__PROBLEM STATEMENT__. Every entry below should be transcribed exactly; pictures stay out of the copy.

(Rows of spatial question data)
⟨

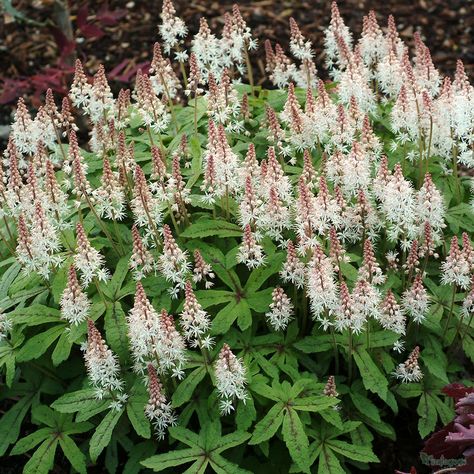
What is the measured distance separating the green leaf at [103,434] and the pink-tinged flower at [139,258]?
2.44 ft

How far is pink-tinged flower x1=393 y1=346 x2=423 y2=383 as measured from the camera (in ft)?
15.0

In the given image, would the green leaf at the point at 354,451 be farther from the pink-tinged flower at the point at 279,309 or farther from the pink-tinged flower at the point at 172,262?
the pink-tinged flower at the point at 172,262

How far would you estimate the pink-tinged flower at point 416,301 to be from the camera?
4535 millimetres

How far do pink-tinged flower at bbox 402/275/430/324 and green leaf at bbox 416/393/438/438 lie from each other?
17.6 inches

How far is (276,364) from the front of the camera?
15.2ft

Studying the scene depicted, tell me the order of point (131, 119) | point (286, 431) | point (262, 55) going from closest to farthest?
point (286, 431)
point (131, 119)
point (262, 55)

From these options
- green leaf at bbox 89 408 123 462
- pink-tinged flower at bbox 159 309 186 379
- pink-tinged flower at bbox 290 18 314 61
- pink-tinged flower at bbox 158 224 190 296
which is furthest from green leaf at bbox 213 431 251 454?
pink-tinged flower at bbox 290 18 314 61

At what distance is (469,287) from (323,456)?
1.23m

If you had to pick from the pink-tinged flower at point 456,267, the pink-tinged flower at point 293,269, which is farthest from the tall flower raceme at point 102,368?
the pink-tinged flower at point 456,267

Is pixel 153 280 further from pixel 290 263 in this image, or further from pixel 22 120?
pixel 22 120

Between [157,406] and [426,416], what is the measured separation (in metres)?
1.46

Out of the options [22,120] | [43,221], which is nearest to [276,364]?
[43,221]

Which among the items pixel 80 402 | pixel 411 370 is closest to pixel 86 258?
pixel 80 402

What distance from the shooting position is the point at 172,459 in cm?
420
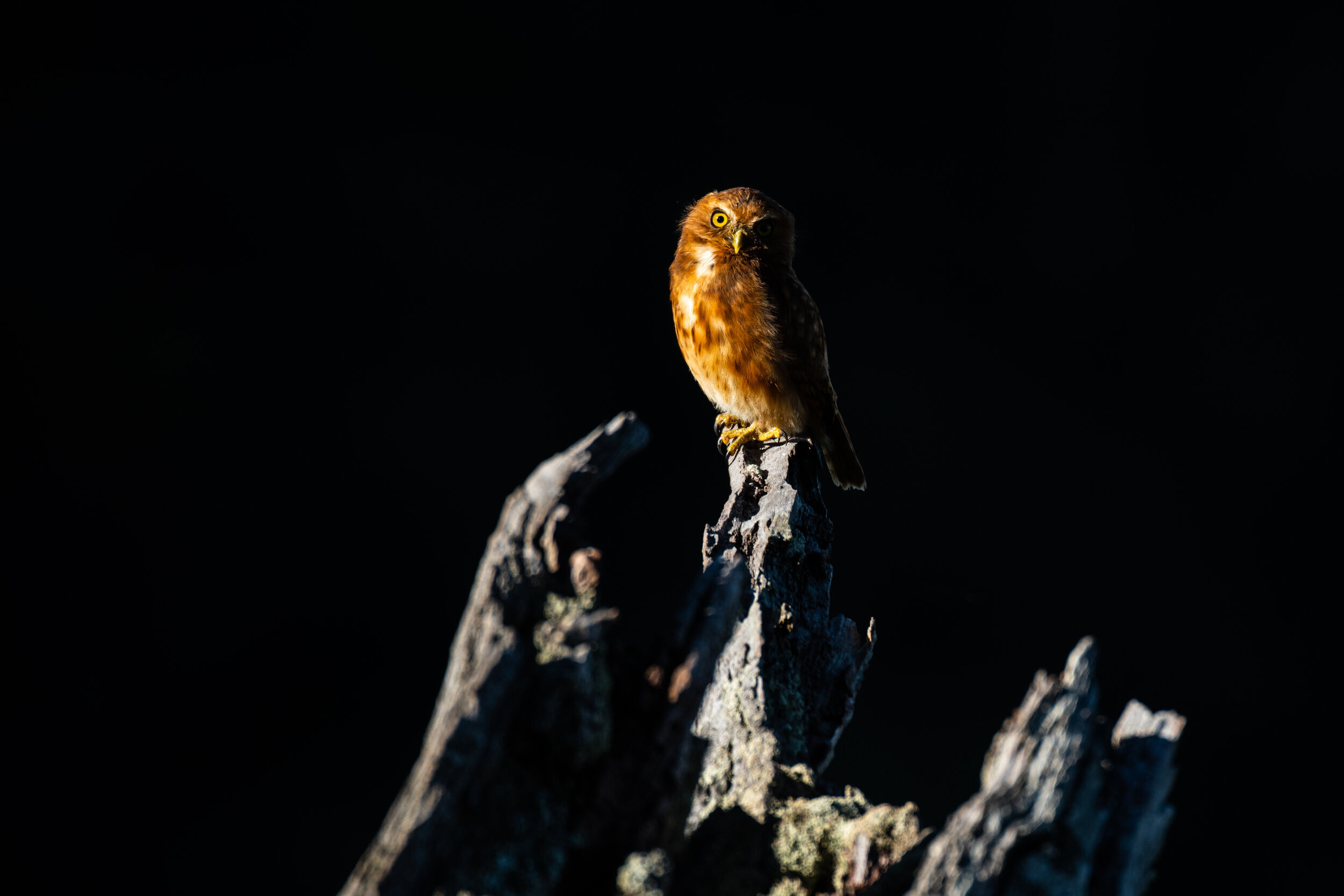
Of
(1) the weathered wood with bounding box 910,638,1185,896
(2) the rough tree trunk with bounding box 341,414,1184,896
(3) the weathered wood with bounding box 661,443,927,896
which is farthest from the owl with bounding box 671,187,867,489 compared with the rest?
(1) the weathered wood with bounding box 910,638,1185,896

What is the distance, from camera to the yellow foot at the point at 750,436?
367cm

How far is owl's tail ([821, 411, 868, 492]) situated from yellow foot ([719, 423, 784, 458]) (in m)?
0.21

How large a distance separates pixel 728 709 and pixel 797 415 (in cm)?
169

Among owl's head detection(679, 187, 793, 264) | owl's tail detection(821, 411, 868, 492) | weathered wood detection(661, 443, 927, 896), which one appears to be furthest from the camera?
owl's tail detection(821, 411, 868, 492)

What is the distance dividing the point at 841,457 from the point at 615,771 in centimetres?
249

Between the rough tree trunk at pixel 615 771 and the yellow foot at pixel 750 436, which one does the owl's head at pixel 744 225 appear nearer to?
the yellow foot at pixel 750 436

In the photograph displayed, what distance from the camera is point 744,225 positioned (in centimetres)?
361

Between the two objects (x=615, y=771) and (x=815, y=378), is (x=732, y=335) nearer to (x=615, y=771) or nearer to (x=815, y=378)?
(x=815, y=378)

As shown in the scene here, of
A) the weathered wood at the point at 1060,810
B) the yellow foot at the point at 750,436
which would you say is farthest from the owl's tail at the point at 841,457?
the weathered wood at the point at 1060,810

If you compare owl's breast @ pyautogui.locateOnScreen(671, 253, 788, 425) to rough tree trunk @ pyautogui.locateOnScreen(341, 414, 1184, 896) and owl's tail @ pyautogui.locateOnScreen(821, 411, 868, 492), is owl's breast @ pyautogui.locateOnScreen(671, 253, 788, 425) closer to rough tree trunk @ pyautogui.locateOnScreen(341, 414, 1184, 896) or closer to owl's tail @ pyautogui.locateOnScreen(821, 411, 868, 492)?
owl's tail @ pyautogui.locateOnScreen(821, 411, 868, 492)

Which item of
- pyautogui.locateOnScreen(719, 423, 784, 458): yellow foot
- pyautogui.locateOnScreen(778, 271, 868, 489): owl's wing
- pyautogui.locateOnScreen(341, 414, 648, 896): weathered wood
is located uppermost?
pyautogui.locateOnScreen(778, 271, 868, 489): owl's wing

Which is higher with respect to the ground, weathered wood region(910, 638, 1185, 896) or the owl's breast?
the owl's breast

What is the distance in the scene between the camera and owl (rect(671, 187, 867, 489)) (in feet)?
11.9

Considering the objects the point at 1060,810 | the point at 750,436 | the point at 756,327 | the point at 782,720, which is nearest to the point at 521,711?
the point at 1060,810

⟩

__RESULT FOR THIS TASK__.
What is the measured distance separating the green leaf at [103,434] and the pink-tinged flower at [139,258]?
2.44 ft

How far is pink-tinged flower x1=393 y1=346 x2=423 y2=383 as measured from the camera (in ft)?
15.0

In the given image, would the green leaf at the point at 354,451 be farther from the pink-tinged flower at the point at 279,309 or farther from the pink-tinged flower at the point at 172,262?
the pink-tinged flower at the point at 172,262

How far would you estimate the pink-tinged flower at point 416,301 to be from the camera?
4535 millimetres

How far do pink-tinged flower at bbox 402/275/430/324 and green leaf at bbox 416/393/438/438 lie from each other?
17.6 inches

How far is (276,364) from the front of the camera?
15.2ft

Studying the scene depicted, tell me the order of point (131, 119) | point (286, 431) | point (262, 55) going from closest to farthest?
point (286, 431)
point (131, 119)
point (262, 55)

From these options
- green leaf at bbox 89 408 123 462
- pink-tinged flower at bbox 159 309 186 379
- pink-tinged flower at bbox 290 18 314 61
- pink-tinged flower at bbox 158 224 190 296
which is furthest from green leaf at bbox 213 431 251 454?
pink-tinged flower at bbox 290 18 314 61

At what distance is (469,287) from (323,456)?
1.23m

If you had to pick from the pink-tinged flower at point 456,267, the pink-tinged flower at point 293,269, which is farthest from the tall flower raceme at point 102,368?
the pink-tinged flower at point 456,267

Is pixel 153 280 further from pixel 290 263 in this image, or further from pixel 22 120?
pixel 22 120

Between [157,406] and [426,416], what is the measured separation (in metres)?
1.46

Out of the options [22,120] | [43,221], which is nearest to [276,364]?
[43,221]

Which among the items pixel 80 402 | pixel 411 370 is closest to pixel 86 258?
pixel 80 402

What distance from the shooting position is the point at 172,459 in cm?
420
Of
(1) the weathered wood with bounding box 910,638,1185,896
(2) the rough tree trunk with bounding box 341,414,1184,896
(3) the weathered wood with bounding box 661,443,927,896
which is farthest from the owl with bounding box 671,187,867,489 compared with the rest?
(1) the weathered wood with bounding box 910,638,1185,896

What is the distance, from camera to the yellow foot at the point at 750,436?
367cm

How far is owl's tail ([821, 411, 868, 492]) situated from yellow foot ([719, 423, 784, 458]) (in m)?
0.21

How large a distance separates pixel 728 709 and pixel 797 415 (in cm)?
169

Among owl's head detection(679, 187, 793, 264) | owl's tail detection(821, 411, 868, 492) | weathered wood detection(661, 443, 927, 896), which one appears to be furthest from the camera?
owl's tail detection(821, 411, 868, 492)

What is the distance dividing the point at 841,457 from the point at 615,771 in centimetres?
249

Between the rough tree trunk at pixel 615 771 and the yellow foot at pixel 750 436, which one does the owl's head at pixel 744 225 appear nearer to?
the yellow foot at pixel 750 436

In the photograph displayed, what distance from the camera is point 744,225 positioned (in centimetres)?
361

Between the two objects (x=615, y=771) and (x=815, y=378), is (x=732, y=335) nearer to (x=615, y=771) or nearer to (x=815, y=378)?
(x=815, y=378)

As shown in the scene here, of
A) the weathered wood at the point at 1060,810
B) the yellow foot at the point at 750,436
which would you say is farthest from the owl's tail at the point at 841,457?
the weathered wood at the point at 1060,810

If you compare owl's breast @ pyautogui.locateOnScreen(671, 253, 788, 425) to rough tree trunk @ pyautogui.locateOnScreen(341, 414, 1184, 896) and owl's tail @ pyautogui.locateOnScreen(821, 411, 868, 492), is owl's breast @ pyautogui.locateOnScreen(671, 253, 788, 425) closer to rough tree trunk @ pyautogui.locateOnScreen(341, 414, 1184, 896) or closer to owl's tail @ pyautogui.locateOnScreen(821, 411, 868, 492)?
owl's tail @ pyautogui.locateOnScreen(821, 411, 868, 492)

Which item of
- pyautogui.locateOnScreen(719, 423, 784, 458): yellow foot
- pyautogui.locateOnScreen(778, 271, 868, 489): owl's wing
- pyautogui.locateOnScreen(341, 414, 648, 896): weathered wood
is located uppermost?
pyautogui.locateOnScreen(778, 271, 868, 489): owl's wing

Which is higher with respect to the ground, weathered wood region(910, 638, 1185, 896) or the owl's breast?
the owl's breast

What is the distance in the scene between the camera and owl (rect(671, 187, 867, 489)) (in feet)?
11.9

Considering the objects the point at 1060,810 | the point at 750,436 | the point at 756,327 | the point at 782,720, which is nearest to the point at 521,711?
the point at 1060,810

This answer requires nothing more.